Socialistas também pedem remodelação
A remodelação já é, aliás, defendida dentro do próprio PS. O presidente do partido, Carlos César, pediu "algum refrescamento" de nomes e a ex-ministra e deputada Alexandra Leitão apelou a que Costa faça um ""reset""(reinício). Vitalino Canas e Paulo Pedroso apoiaram igualmente uma remodelação.
Também a Oposição, com o PSD à cabeça, está a aumentar a pressão. No domingo, o líder do partido, Luís Montenegro, defendeu que o Governo "acabou", descrevendo-o como "o pior dos três" Executivos liderados por Costa. Se, em janeiro, os sociais-democratas se tinham abstido na moção de censura apresentada pela IL ao Governo, agora Montenegro diz-se preparado para ir a eleições.
Em contraste, o secretário-geral adjunto do PS, João Torres, criticou o líder do PSD por "fazer política com base em títulos de jornal", lembrando que a economia tem evoluído de forma favorável. O argumento, contudo, não comoveu Marcelo: "Pode haver alguma boa economia e isso não ser suficiente para haver boa política", afirmou o presidente na segunda-feira.
Remodelar para "desarmar" Marcelo, dizem politólogos
Ao JN, o politólogo Viriato Soromenho-Marques afirma que o primeiro-ministro está obrigado a remodelar o Governo caso queira evitar dar a Marcelo mais argumentos para dissolver o Parlamento. No entender do catedrático, a remodelação joga a favor do Executivo porque "desarma" o presidente: por muito que este possa ficar "insatisfeito" com os moldes em que ela ocorre, vê-se obrigado a aceitá-la, adiando uma eventual dissolução.

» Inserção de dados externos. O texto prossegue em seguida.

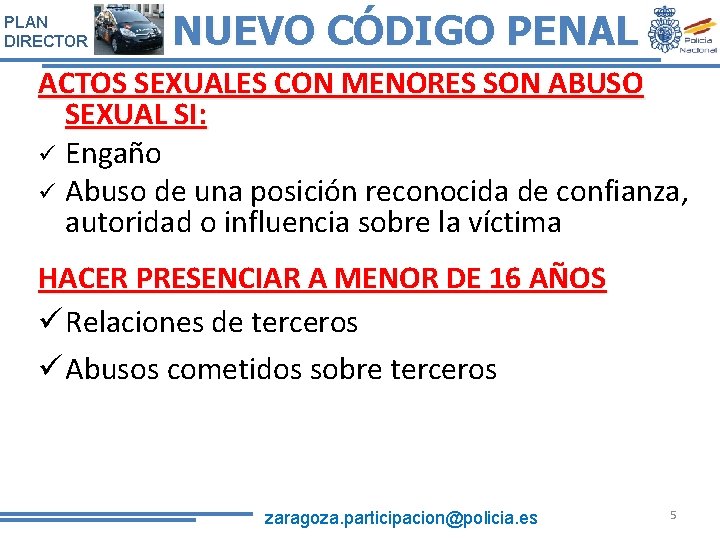 PLAN DIRECTOR

NUEVO CÓDIGO PENAL

Policía Nacional

ACTOS SEXUALES CON MENORES SON ABUSO SEXUAL SI:

✓ Engaño

✓ Abuso de una posición reconocida de confianza, autoridad o influencia sobre la víctima

HACER PRESENCIAR A MENOR DE 16 AÑOS

✓ Relaciones de terceros

✓ Abusos cometidos sobre terceros

zaragoza.participacion@policia.es

5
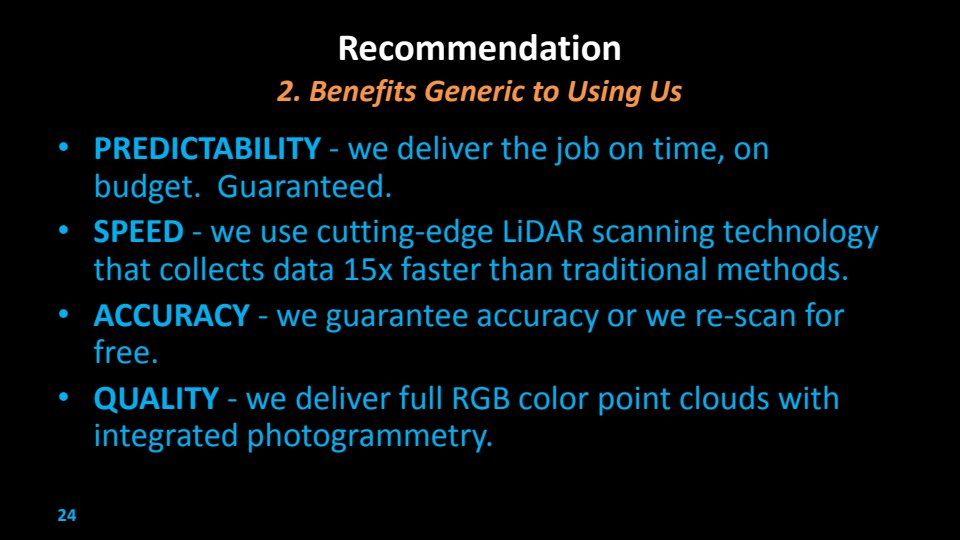 Recommendation
2. Benefits Generic to Using Us

• PREDICTABILITY - we deliver the job on time, on budget.  Guaranteed.
• SPEED - we use cutting-edge LiDAR scanning technology that collects data 15x faster than traditional methods.
• ACCURACY - we guarantee accuracy or we re-scan for free.
• QUALITY - we deliver full RGB color point clouds with integrated photogrammetry.

24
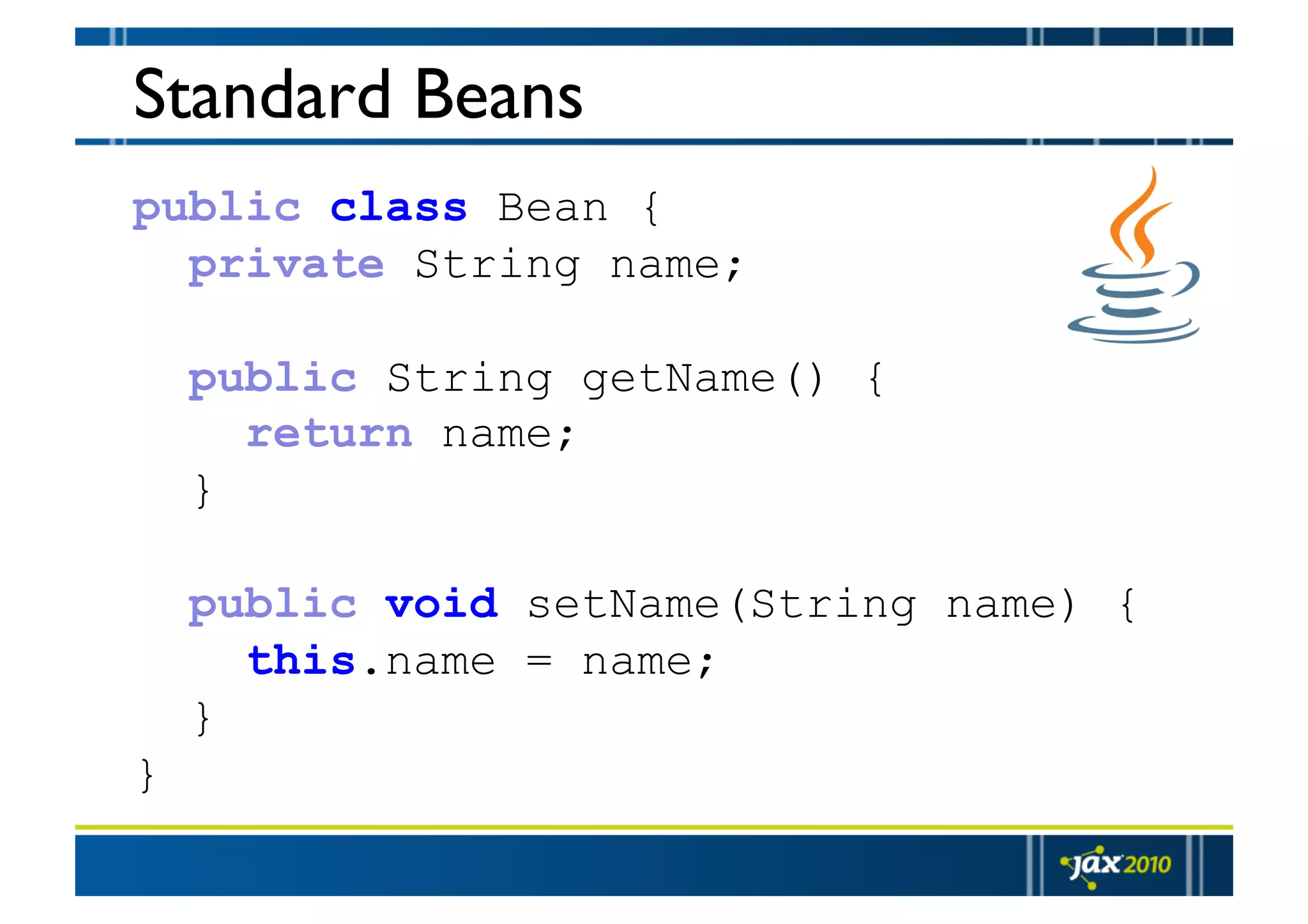 Standard Beans

public class Bean {
  private String name;

  public String getName() {
    return name;
  }

  public void setName(String name) {
    this.name = name;
  }
}

jax 2010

O politólogo José Adelino Maltez acredita que, embora as palavras do chefe de Estado não tenham sido "um ultimato" a Costa, Marcelo apontou-lhe o caminho da remodelação: "Não disse nada dizendo tudo", referiu, lembrando, contudo, que Costa "não costuma ceder" a estas pressões.
Soromenho-Marques refere que, para a remodelação dar novo ímpeto ao Governo, Costa tem de mostrar "capacidade de fazer o que não fez até aqui", indo buscar ministros mais longe do aparelho. Caso contrário, acredita que a dissolução "pode ocorrer ainda este ano", não sendo preciso esperar pelas eleições europeias de 2024.
Maltez não arrisca previsões, mas salienta que a política voltou a ser "palpitante": "As pessoas voltaram a mudar dos programas de futebol para os de política", ironiza.